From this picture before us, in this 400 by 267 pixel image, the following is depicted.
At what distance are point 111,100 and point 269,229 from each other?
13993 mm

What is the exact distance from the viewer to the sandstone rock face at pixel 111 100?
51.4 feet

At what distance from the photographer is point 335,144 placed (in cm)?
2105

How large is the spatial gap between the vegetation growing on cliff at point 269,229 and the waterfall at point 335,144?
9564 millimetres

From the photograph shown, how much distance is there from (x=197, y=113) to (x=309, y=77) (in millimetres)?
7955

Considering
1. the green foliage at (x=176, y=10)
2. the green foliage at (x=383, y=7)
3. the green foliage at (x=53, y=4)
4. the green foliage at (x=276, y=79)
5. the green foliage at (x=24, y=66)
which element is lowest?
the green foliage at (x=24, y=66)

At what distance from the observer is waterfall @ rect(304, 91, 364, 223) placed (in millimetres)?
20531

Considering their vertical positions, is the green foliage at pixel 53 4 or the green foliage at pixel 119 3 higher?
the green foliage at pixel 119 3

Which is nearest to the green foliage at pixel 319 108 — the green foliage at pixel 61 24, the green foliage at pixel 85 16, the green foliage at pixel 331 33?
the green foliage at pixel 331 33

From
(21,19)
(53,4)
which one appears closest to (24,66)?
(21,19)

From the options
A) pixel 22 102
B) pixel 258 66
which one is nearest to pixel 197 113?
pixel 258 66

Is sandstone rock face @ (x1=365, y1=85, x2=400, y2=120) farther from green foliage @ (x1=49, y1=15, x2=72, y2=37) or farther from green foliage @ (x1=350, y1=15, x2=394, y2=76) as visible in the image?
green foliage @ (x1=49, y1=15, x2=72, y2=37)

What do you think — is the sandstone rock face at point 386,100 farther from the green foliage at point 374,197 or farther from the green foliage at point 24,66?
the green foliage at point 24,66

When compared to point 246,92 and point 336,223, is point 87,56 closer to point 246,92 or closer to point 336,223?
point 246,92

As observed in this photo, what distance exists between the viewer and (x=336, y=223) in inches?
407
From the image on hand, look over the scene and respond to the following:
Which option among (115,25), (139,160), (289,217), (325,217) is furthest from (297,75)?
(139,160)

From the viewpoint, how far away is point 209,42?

# # # #

Rewrite the data above as a Markdown table with the columns "No." and "Text", giving each nonblank line its own numbered row.

| No. | Text |
|---|---|
| 1 | From this picture before us, in this 400 by 267 pixel image, the following is depicted. |
| 2 | At what distance are point 111,100 and point 269,229 from each other? |
| 3 | 13993 mm |
| 4 | What is the exact distance from the viewer to the sandstone rock face at pixel 111 100? |
| 5 | 51.4 feet |
| 6 | At what distance from the photographer is point 335,144 placed (in cm)? |
| 7 | 2105 |
| 8 | How large is the spatial gap between the vegetation growing on cliff at point 269,229 and the waterfall at point 335,144? |
| 9 | 9564 millimetres |
| 10 | From the photograph shown, how much distance is there from (x=197, y=113) to (x=309, y=77) (in millimetres)? |
| 11 | 7955 |
| 12 | Considering |
| 13 | 1. the green foliage at (x=176, y=10) |
| 14 | 2. the green foliage at (x=383, y=7) |
| 15 | 3. the green foliage at (x=53, y=4) |
| 16 | 4. the green foliage at (x=276, y=79) |
| 17 | 5. the green foliage at (x=24, y=66) |
| 18 | which element is lowest? |
| 19 | the green foliage at (x=24, y=66) |
| 20 | At what distance from the observer is waterfall @ rect(304, 91, 364, 223) placed (in millimetres)? |
| 21 | 20531 |
| 22 | Considering their vertical positions, is the green foliage at pixel 53 4 or the green foliage at pixel 119 3 higher? |
| 23 | the green foliage at pixel 119 3 |
| 24 | Which is nearest to the green foliage at pixel 319 108 — the green foliage at pixel 61 24, the green foliage at pixel 85 16, the green foliage at pixel 331 33? |
| 25 | the green foliage at pixel 331 33 |
| 26 | From |
| 27 | (21,19) |
| 28 | (53,4) |
| 29 | which one appears closest to (24,66)? |
| 30 | (21,19) |
| 31 | From the options |
| 32 | A) pixel 22 102 |
| 33 | B) pixel 258 66 |
| 34 | which one is nearest to pixel 197 113? |
| 35 | pixel 258 66 |
| 36 | Is sandstone rock face @ (x1=365, y1=85, x2=400, y2=120) farther from green foliage @ (x1=49, y1=15, x2=72, y2=37) or farther from green foliage @ (x1=350, y1=15, x2=394, y2=76) as visible in the image? |
| 37 | green foliage @ (x1=49, y1=15, x2=72, y2=37) |
| 38 | What do you think — is the sandstone rock face at point 386,100 farther from the green foliage at point 374,197 or farther from the green foliage at point 24,66? |
| 39 | the green foliage at point 24,66 |
| 40 | When compared to point 246,92 and point 336,223, is point 87,56 closer to point 246,92 or closer to point 336,223? |
| 41 | point 246,92 |
| 42 | As observed in this photo, what distance exists between the viewer and (x=336, y=223) in inches? |
| 43 | 407 |
| 44 | From the image on hand, look over the scene and respond to the following: |
| 45 | Which option among (115,25), (139,160), (289,217), (325,217) is furthest from (297,75)? |
| 46 | (139,160) |
| 47 | From the viewpoint, how far away is point 209,42? |